One of the hallmarks of the Shalom Hartman Institute's Religious Leadership Initiative rabbininc fellowship program (RLI) is the peer led roundtable; a session in which each member of the RLI cohort teaches a text or presents a programmatic idea to his or her colleagues. Regardless of the kind of rabbinate we've pursued - pulpit, formal education, Jewish camping, etc. - Rabbis are accustomed to teaching individuals of different ages and backgrounds. The RLI roundtable is unique and special in that it enables us to teach our peers; a daunting, yet exhilarating endeavor. It's one thing to teach a group of lay people and quite another to present a text or idea to a room full of colleagues who know as much if not more than you.
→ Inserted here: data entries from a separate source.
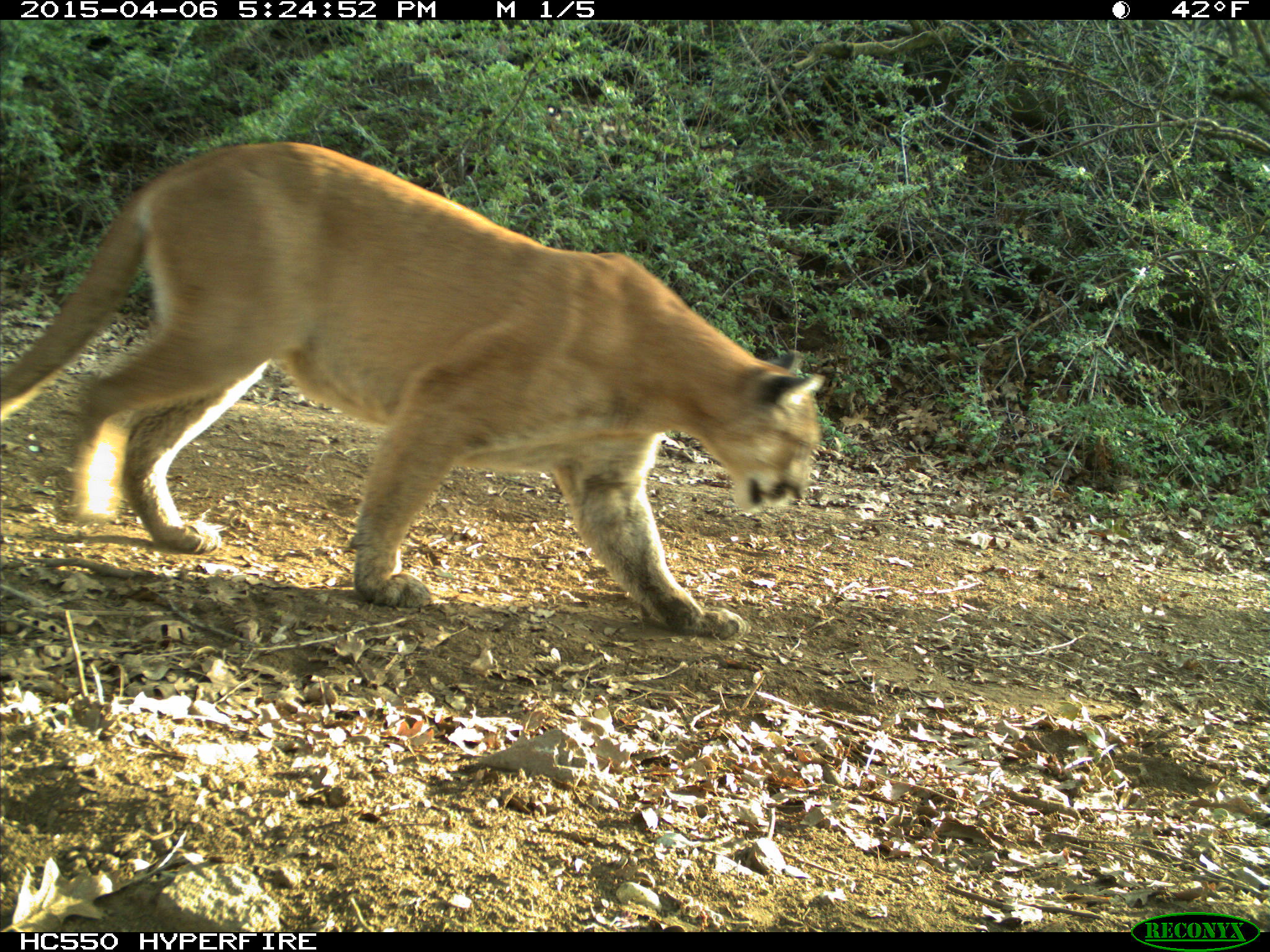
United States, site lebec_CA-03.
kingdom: Animalia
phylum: Chordata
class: Mammalia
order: Carnivora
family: Felidae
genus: Puma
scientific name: Puma concolor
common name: mountain lion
Today my colleague, Rabbi Jonathan Hecht, led a fascinating and compelling roundtable session on a subject of historical significance, and did it with aplomb. He presented primary sources related to the Barcelona Disputation of 1263. The debate took place between Dominican friar Pablo Christiani (a Jewish convert to Catholism) and Rabbi Moses ben Nachman (Nachmanides) and in the presence of King James I of Aragon. Leading us through both Nachmanides' and the Latin written accounts of the disputation, Rabbi Hecht argued that a crititical turn had taken place; namely, the Church transitioned from burning rabbinic texts like the Talmud to using those texts to prove the validity and merit of Christianity in an attempt to convert Jews to the Christian faith. Rabbi Hecht also held up Nachmanides as a dugma, an exemplar, of the courageous rabbinic leader who jeapordized his life by defending Judaism in a hostile polemical arena and later publishing his account to provide much needed moral support to an embattled and oppressed Jewish community. He encouraged all of us to follow the Ramban's example of heroic religious leadership
As the roundtable came to a conclusion Rabbi Rachel Sabath Beit-Halachmi, the director of our RLI program, asked us the key, overarching and crucial question: "What is today's disputation?" I would argue that it's an internal one. The parties involved are Jewish and the forum in which it takes place is within the Jewish community. The disputation is about the very controversial issue of political discourse relating to the State of Israel. I think Rabbi Sabath Beit-Halachmi's question was really a rhetorical one. How can we as Jewish religious leaders help to engender a respectful and empathetic discourse that can heal our community and unite us rather than divide us over the one issue that has, up until this point, always kept our multi-denominational community together?
In the wake of the disputation Nachmanides had to flee Aragon and seek refuge in Eretz Israel. He might have won the battle but in the end he personally lost the war. We can ill afford a similar pyrrhic victory; one where a significant segment of the Jewish community feels as though it has been delegitimized and set apart.